**** Selected excerpt

Patti's heartache over berts SHOCKING BREAKDOWN
The ‘broken’ Aussie icon may never appear on TV again after the backlash over his Logies speech
On the eve of his 80th birthday, Australian TV legend Bert Newton should have been celebrating his triumphant return to the small screen. Instead, the icon has been left wondering what went so very wrong after his controversial Logies speech set social media alight.
“Bert and Patti were horrified at the response,” a Logies guest tells Woman’s Day. “He didn’t even come back into the auditorium to mix with the other stars after his appearance.”
Bert was at The Star Gold Coast to present the Graham Kennedy Award for most popular new talent at the 60th TV Week Logie Awards. He received rapturous applause when he arrived on stage, but when he used a gay slur to refer to himself and then commented that his late friend Graham, who kept his sexuality a closely guarded secret, enjoyed “mentoring” young talent behind closed doors, the innuendo drew audible gasps from the A-list crowd in the room – and the online claws came out.
SAD FALL FROM GRACE
“He will always be a TV legend but that was just sad tonight,” commented TV and film critic Andrew Mercado on Twitter.
Another upset viewer slammed Bert, saying his “homophobic statements were the turn-off”.
Bert’s wife Patti was sitting with her close friend Studio 10 star Denise Drysdale and her co-stars Sarah Harris, Joe Hildebrand and Craig Bennett – and spent the following two hours fielding calls from an increasingly distraught Bert, who was holed up in their hotel suite.

********

#### What this task involves
Reproduce the passage of the article on Bert Newton's Logies speech starting with "Bert’s wife Patti" and going on through "their hotel suite.".

**** Recorded data

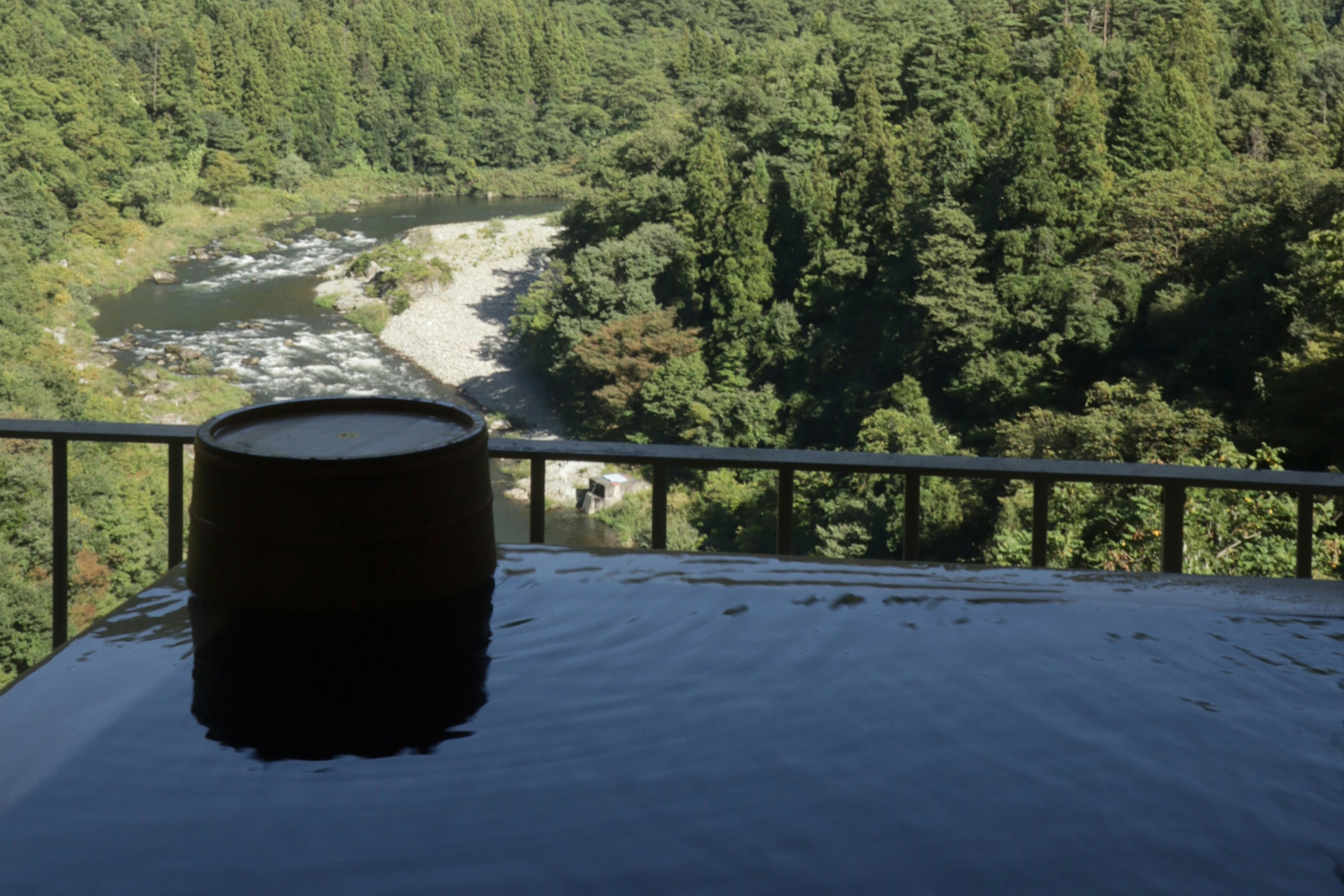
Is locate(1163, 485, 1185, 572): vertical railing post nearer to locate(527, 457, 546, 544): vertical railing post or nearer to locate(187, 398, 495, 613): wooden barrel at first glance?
locate(527, 457, 546, 544): vertical railing post

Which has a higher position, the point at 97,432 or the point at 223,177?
the point at 223,177

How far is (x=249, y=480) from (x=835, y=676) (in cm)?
31

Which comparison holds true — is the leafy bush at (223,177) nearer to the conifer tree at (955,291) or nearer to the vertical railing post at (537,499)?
the conifer tree at (955,291)

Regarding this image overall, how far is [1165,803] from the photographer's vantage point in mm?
461

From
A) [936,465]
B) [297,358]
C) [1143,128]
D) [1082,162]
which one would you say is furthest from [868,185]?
[936,465]

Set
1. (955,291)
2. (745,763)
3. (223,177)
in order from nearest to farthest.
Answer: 1. (745,763)
2. (955,291)
3. (223,177)

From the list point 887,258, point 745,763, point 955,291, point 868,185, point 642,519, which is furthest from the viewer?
point 868,185

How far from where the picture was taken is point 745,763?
0.49 metres

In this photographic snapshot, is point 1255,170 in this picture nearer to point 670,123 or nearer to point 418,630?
point 670,123

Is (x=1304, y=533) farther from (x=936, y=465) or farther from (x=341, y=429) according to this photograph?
(x=341, y=429)

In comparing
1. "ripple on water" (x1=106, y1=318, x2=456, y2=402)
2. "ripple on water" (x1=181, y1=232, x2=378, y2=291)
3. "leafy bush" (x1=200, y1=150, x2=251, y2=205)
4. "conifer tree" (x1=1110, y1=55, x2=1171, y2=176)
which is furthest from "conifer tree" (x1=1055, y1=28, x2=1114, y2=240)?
"leafy bush" (x1=200, y1=150, x2=251, y2=205)

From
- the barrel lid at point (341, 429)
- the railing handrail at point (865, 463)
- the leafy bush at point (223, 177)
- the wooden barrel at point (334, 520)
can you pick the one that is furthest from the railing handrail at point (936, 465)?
the leafy bush at point (223, 177)

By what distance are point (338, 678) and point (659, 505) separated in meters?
1.05

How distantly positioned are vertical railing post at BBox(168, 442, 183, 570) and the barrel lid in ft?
3.12
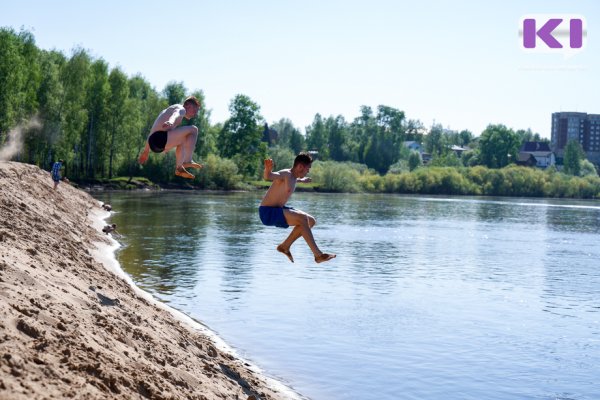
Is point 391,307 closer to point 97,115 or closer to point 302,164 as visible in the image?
point 302,164

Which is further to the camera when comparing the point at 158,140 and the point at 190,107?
the point at 158,140

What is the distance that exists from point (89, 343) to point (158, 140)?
5.01 meters

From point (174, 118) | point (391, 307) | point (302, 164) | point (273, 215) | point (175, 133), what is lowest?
point (391, 307)

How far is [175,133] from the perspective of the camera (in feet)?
48.7

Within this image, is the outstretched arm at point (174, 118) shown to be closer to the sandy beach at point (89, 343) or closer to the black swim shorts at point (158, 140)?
the black swim shorts at point (158, 140)

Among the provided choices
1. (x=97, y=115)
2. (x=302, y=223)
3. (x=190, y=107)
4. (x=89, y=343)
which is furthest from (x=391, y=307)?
(x=97, y=115)

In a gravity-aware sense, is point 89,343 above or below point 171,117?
below

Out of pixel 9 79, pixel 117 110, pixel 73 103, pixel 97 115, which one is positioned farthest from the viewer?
pixel 117 110

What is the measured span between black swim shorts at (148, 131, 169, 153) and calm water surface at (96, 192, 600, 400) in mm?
5483

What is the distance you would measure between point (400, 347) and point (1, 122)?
6353cm

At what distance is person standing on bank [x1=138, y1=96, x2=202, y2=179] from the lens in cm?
1417

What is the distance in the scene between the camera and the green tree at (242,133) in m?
140

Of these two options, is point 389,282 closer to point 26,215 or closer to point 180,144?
point 26,215

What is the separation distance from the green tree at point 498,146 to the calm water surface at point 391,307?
14844cm
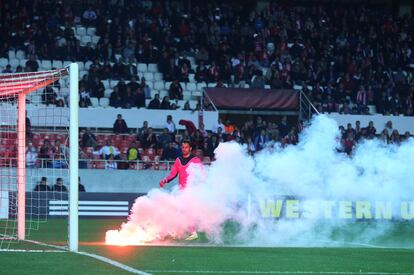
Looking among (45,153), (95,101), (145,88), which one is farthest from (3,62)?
(45,153)

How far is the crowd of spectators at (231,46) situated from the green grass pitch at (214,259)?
1574cm

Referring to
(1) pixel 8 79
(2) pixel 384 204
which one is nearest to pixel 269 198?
(2) pixel 384 204

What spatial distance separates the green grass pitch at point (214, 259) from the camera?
1291 cm

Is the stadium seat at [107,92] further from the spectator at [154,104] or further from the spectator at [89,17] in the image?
the spectator at [89,17]

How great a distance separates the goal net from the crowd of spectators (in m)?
3.34

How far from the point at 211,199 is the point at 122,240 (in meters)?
1.92

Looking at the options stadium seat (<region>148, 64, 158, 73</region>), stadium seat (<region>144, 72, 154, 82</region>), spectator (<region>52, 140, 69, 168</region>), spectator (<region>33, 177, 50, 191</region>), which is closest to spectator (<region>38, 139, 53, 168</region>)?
spectator (<region>52, 140, 69, 168</region>)

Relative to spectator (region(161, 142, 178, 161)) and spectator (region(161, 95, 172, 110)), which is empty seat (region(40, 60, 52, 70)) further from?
spectator (region(161, 142, 178, 161))

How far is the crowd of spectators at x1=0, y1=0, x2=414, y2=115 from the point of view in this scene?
113 ft

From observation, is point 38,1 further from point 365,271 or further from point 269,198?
point 365,271

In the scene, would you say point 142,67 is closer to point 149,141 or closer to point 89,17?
point 89,17

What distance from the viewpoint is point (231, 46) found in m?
37.7

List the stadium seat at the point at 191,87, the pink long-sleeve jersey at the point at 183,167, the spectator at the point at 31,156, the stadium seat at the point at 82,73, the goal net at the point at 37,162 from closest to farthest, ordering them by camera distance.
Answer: the goal net at the point at 37,162 → the pink long-sleeve jersey at the point at 183,167 → the spectator at the point at 31,156 → the stadium seat at the point at 82,73 → the stadium seat at the point at 191,87

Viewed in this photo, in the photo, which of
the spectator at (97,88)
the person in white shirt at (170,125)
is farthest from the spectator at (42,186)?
the spectator at (97,88)
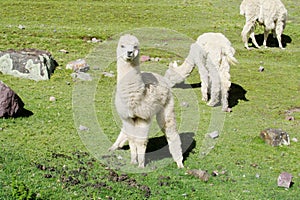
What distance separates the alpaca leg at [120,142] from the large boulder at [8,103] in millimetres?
2894

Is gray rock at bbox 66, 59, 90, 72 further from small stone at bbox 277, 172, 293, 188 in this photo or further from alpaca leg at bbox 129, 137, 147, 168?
small stone at bbox 277, 172, 293, 188

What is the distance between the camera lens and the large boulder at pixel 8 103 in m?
12.3

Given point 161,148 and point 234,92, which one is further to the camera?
point 234,92

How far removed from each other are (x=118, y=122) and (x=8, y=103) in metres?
2.91

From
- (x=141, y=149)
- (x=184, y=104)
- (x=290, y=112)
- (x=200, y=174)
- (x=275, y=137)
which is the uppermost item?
(x=141, y=149)

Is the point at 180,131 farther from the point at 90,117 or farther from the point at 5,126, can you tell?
the point at 5,126

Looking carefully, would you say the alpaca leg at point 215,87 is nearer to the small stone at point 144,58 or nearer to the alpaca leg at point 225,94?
the alpaca leg at point 225,94

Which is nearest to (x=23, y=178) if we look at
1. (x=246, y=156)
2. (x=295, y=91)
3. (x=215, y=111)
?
(x=246, y=156)

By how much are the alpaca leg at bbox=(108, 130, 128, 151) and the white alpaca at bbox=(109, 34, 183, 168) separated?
10cm

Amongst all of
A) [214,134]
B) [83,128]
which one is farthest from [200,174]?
[83,128]

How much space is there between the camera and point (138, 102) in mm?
9953

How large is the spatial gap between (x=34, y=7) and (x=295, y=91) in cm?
1553

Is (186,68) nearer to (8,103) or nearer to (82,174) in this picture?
(8,103)

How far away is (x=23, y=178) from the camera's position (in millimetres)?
9578
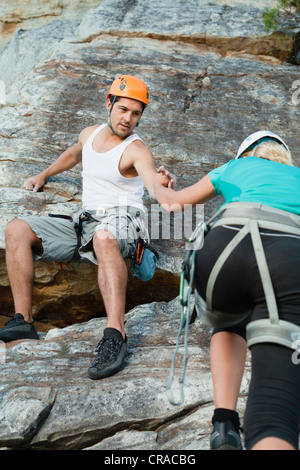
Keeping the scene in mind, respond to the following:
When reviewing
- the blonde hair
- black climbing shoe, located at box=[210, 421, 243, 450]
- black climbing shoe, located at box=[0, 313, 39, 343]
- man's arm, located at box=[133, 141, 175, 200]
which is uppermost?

********

#### Written response
Bert’s wife Patti was sitting with her close friend Studio 10 star Denise Drysdale and her co-stars Sarah Harris, Joe Hildebrand and Craig Bennett – and spent the following two hours fielding calls from an increasingly distraught Bert, who was holed up in their hotel suite.